An efficient editorial calendar implies an accurate analysis as well as the design of a content marketing strategy

Is the online content of your website or company blog nothing but “words”? Are you convinced an editorial calendar is nothing more than a memo on your agenda? If so, you are not really leveraging content marketing’s unlimited potential!

To this very day, some companies still see content marketing as a tool used to gain approval or promote short-term online campaigns by randomly sharing content on social media, blogs, and newsletters.
Let us debunk that myth, shall we? Content marketing is not a short-term campaign: in fact, it is a long-term process aiming to attract, convert, and retain your audience. Therefore, it all starts with a practical strategy and a robust editorial calendar.


You have chosen your content’s tone of voice, your articles’ layout, as well as set the deadlines for writing and publishing your copy.
An excellent process in name only, as you need an editorial calendar which embodies ideas, the reasons behind a choice, and the guidelines used to take aim and hit the bullseye.
Follow these steps for an effective editorial calendar.

1. Choose your target

Seth Godin says that to reach the maximum audience, you do not want to focus on the mass market but on a niche market.
The logic behind pleasing everyone crumbles away: favour a model which places your customer avatar at the heart of every strategy.

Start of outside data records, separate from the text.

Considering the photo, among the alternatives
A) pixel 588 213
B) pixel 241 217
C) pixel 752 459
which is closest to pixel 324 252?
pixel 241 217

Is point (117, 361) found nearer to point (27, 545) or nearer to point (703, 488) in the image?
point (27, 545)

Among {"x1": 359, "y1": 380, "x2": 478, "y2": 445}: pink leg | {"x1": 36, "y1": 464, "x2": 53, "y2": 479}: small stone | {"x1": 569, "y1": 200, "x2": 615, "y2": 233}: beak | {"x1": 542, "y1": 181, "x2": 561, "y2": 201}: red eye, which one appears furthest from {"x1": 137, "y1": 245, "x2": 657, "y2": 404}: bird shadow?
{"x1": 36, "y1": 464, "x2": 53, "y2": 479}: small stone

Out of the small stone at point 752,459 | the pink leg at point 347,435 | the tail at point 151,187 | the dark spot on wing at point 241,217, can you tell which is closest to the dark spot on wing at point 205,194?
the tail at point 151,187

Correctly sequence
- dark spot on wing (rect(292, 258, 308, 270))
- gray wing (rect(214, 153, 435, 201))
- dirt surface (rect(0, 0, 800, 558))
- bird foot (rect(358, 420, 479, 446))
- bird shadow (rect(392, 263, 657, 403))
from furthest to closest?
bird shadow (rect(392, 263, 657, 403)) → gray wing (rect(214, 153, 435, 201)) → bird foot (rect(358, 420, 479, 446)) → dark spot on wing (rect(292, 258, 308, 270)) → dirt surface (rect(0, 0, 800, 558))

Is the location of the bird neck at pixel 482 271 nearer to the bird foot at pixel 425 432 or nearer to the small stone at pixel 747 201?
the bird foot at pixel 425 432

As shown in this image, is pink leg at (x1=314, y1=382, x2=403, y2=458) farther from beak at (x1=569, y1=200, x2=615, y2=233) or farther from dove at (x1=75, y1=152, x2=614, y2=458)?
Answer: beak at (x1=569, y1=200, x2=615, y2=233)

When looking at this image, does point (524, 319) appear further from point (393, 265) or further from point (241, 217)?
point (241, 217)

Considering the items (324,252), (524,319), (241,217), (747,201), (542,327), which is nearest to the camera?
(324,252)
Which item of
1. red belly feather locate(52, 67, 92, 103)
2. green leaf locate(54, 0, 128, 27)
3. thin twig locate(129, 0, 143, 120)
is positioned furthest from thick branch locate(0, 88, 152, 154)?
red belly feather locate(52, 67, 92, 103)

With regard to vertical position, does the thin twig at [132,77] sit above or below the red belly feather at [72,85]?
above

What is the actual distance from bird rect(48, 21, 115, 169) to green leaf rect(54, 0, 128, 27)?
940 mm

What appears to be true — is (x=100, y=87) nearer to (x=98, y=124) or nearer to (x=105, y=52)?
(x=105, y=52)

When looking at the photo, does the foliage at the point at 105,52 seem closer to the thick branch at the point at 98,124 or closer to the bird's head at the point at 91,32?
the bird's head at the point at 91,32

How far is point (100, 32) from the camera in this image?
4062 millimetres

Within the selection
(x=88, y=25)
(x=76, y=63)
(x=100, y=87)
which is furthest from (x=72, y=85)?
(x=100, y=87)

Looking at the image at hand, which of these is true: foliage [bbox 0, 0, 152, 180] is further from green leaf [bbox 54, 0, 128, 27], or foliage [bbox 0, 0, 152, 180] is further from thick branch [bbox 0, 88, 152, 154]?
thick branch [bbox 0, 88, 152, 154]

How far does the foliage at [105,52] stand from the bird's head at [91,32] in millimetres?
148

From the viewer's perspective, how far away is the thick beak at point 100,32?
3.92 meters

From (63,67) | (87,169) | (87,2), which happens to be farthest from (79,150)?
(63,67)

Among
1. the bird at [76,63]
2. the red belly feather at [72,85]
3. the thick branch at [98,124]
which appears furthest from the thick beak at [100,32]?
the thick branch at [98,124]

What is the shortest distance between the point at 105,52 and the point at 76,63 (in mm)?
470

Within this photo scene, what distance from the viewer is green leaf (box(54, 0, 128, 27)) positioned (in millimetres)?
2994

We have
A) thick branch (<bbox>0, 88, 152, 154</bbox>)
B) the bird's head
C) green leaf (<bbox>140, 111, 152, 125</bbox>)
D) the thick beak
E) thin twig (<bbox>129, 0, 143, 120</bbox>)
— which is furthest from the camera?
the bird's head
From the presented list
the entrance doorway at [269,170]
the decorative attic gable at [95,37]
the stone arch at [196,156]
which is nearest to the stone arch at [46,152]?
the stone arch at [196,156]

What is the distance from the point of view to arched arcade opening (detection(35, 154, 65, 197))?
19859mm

Forget about catch-all messages: invest in a content for a specific target who is really interested in what you want to say.
Your ideal avatar should include age, sex, education, job, lifestyle, purchasing behaviour, hobbies but also desires, expectations, and aims.
Artificial intelligence (AI) is by far the quickest and most effective way to obtain answers about our target audience. Thanks to advanced machine learning tools, today we can precisely outline our users based on their movements on the company website, the number and types of pages they spent more time on, the articles they chose to share on social media. These data are at the heart of creating tailored content and linking them with effective touchpoints.

Once you have staked out the market and found your target audience, take your time to study your rivals and outline a strategy which will help you stand out.
Do not forget: a good diversification strategy is not necessarily based on a different message to that conveyed by rivals! A good strategy leverages the victories and failures of other players on the market and translates them into profitable actions.

2. Usefulness + emotions = sales

Once you have defined your target, focus on identifying your goal(s).
Do you want to boost sales, notoriety, likes? Your answers will help you create a really effective editorial calendar.
Say you are a new startup and taking your first steps in the business world: your first objective is to convince interlocutors of your potential to grow. Even despite your considerable experience, you could fall short of the target without a well-organized editorial calendar. Conversely, if you have been on the market for some time, you laboriously became a point of reference in your field and made your brand a reliable one. You now have to continue giving emotional breadth to your story and be seen as the solution to a problem for the people listening to you.
Storytelling can give you a competitive edge. We tell stories to position a product, to give a brand increased chances to sell, to improve a digital identity, to boost online or in-store sales; but the process should always favour useful, interesting, and genuine content to give to users, accompanied by a targeted touchpoint which embodies an effective call to action.

3. Be where it matters: communication channels

All that is left is ensuring you message reaches the right target audience.
Clients interact with brands across multiple channels: blogs, newsletters, social media, PPC campaigns, etc. Therefore, companies are creating more content compared to the past and can be found across different channels, ensuring they are not caught by surprise.
Yet again, the trump card will be the accurate planning of an editorial calendar which outlines clear priorities and objectives for each channel.

  • The beating heart of the system is a company’s website. Every article has to become a landing page for campaigns on the outbound channels.
  • SEO improvement will improve a company’s ranking among organic SERP and flag the real needs of users related to its products or services.
  • The paid ads will contribute to spreading the message across search engines.
  • The content, adapted for social media, will contribute to maintaining the customer avatar’s interest alive.
  • Newsletters will streamline sharing content via email.


We believe the answer to this question is “when it meets the objective”: when it has considered a target audience and its needs, has defined SEO keywords and preferred research trends by users, and has organized tailored content for each channel.

But, most of all, when an editorial calendar embarks on a long-term journey over time, optimized by PDCA revision cycles; however, the calendar will always focus on one objective: your business.